Un nouveau délit contesté
Le Sénat a adopté le 26 mai, dans le cadre du projet de loi Ripost, un nouveau délit pour l'organisation d'une free party, puni de deux ans de prison et 30 000 euros d'amende. La simple participation à une rave party est désormais passible de six mois de prison et 7 500 euros d'amende, avec une amende forfaitaire délictuelle de 1 500 euros pour éviter les poursuites. « La répression de ce mouvement devient de la folie furieuse », dénonce Patrick Schevin, de Solidaires, syndicat coorganisateur du défilé avec deux sound-systems. « Ils s'en prennent à une culture jeune et populaire, qui réunit des gens précaires voulant juste faire la fête. »
Une interdiction préfectorale dans l'Hérault
Dans l'Hérault, les free parties sont interdites pour toute l'année 2026 par la préfecture, comme en 2025. « Il y a la volonté d'asphyxier une jeunesse déjà meurtrie par le contexte socio-économique », estime « Sen », un jeune de Clermont-l'Hérault, coorganisateur du défilé. « Avec cette Manifestive, nous nous révoltons le cœur en deuil. Car c'est sûrement la dernière fois que nous sommes réunis sans craindre une amende faramineuse, sans craindre de rentrer chez soi blessé par les forces de l'ordre, sans craindre que l'un de nous ne rentre pas du tout. »

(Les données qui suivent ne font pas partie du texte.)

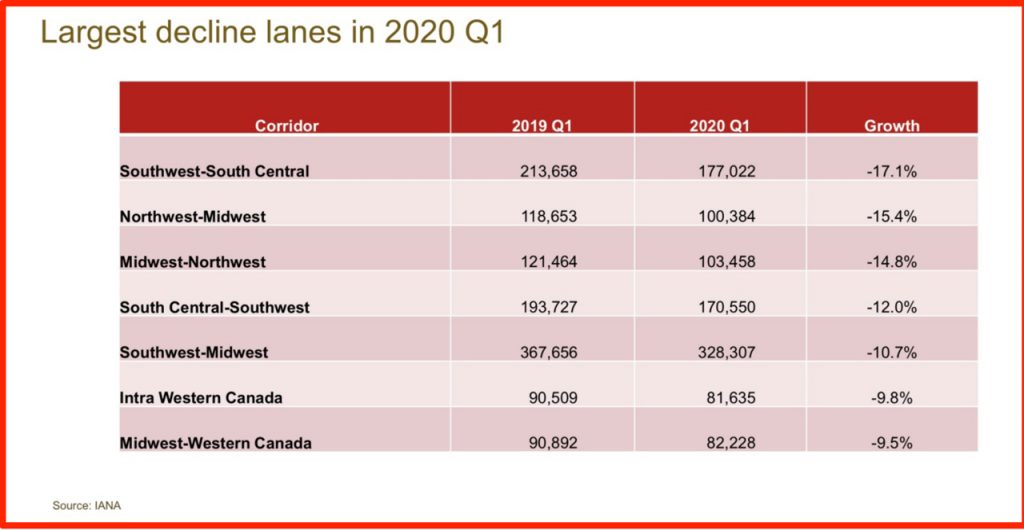 Largest decline lanes in 2020 Q1

| Corridor | 2019 Q1 | 2020 Q1 | Growth |
|---|---|---|---|
| Southwest-South Central | 213,658 | 177,022 | -17.1% |
| Northwest-Midwest | 118,653 | 100,384 | -15.4% |
| Midwest-Northwest | 121,464 | 103,458 | -14.8% |
| South Central-Southwest | 193,727 | 170,550 | -12.0% |
| Southwest-Midwest | 367,656 | 328,307 | -10.7% |
| Intra Western Canada | 90,509 | 81,635 | -9.8% |
| Midwest-Western Canada | 90,892 | 82,228 | -9.5% |

Source: IANA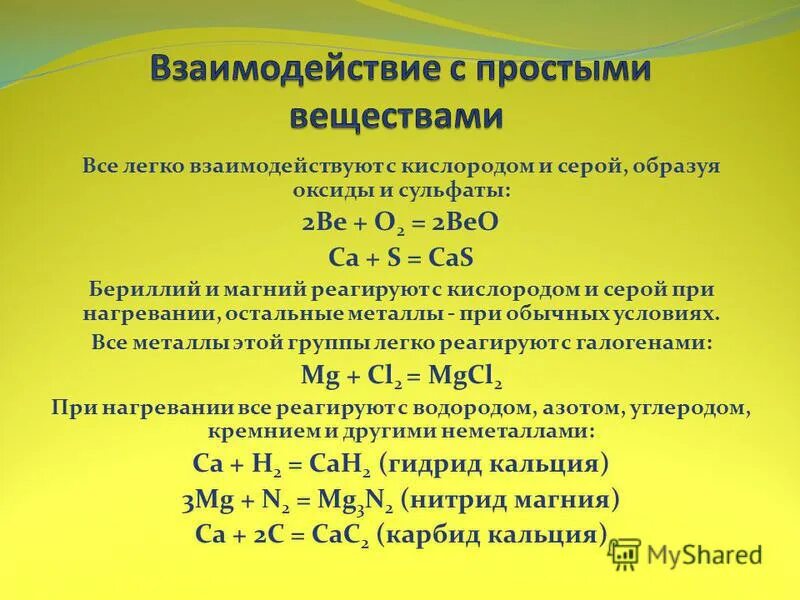 Взаимодействие с простыми веществами

Все легко взаимодействуют с кислородом и серой, образуя оксиды и сульфаты:

$2Be + O_2 = 2BeO$

$Ca + S = CaS$

Бериллий и магний реагируют с кислородом и серой при нагревании, остальные металлы - при обычных условиях.

Все металлы этой группы легко реагируют с галогенами:

$Mg + Cl_2 = MgCl_2$

При нагревании все реагируют с водородом, азотом, углеродом, кремнием и другими неметаллами:

$Ca + H_2 = CaH_2$ (гидрид кальция)

$3Mg + N_2 = Mg_3N_2$ (нитрид магния)

$Ca + 2C = CaC_2$ (карбид кальция)

MyShared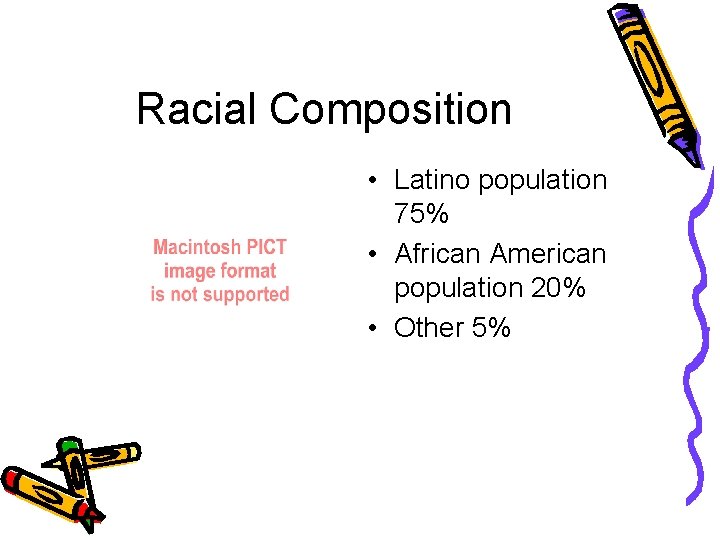 Racial Composition

Macintosh PICT image format is not supported

• Latino population 75%
• African American population 20%
• Other 5%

Des revendications claires
Les manifestants réclament le retrait de la proposition de loi 1133 et de la loi Riposte, ainsi que la démission d'Emmanuel Macron et de son gouvernement. « Nous défendons des libertés fondamentales », affirment-ils. Cette année, le cortège a emprunté un itinéraire inverse par rapport à 2025, partant de l'hôtel de ville pour rejoindre les Arceaux. La colère était plus vive, comme en témoignent les slogans : « Plus de son, moins de répression », « Du vent les fachos », « Moins de keufs, plus de teufs », « Rien n'arrête un peuple qui danse », « On préfère nos vinyles à nos vies nulles ».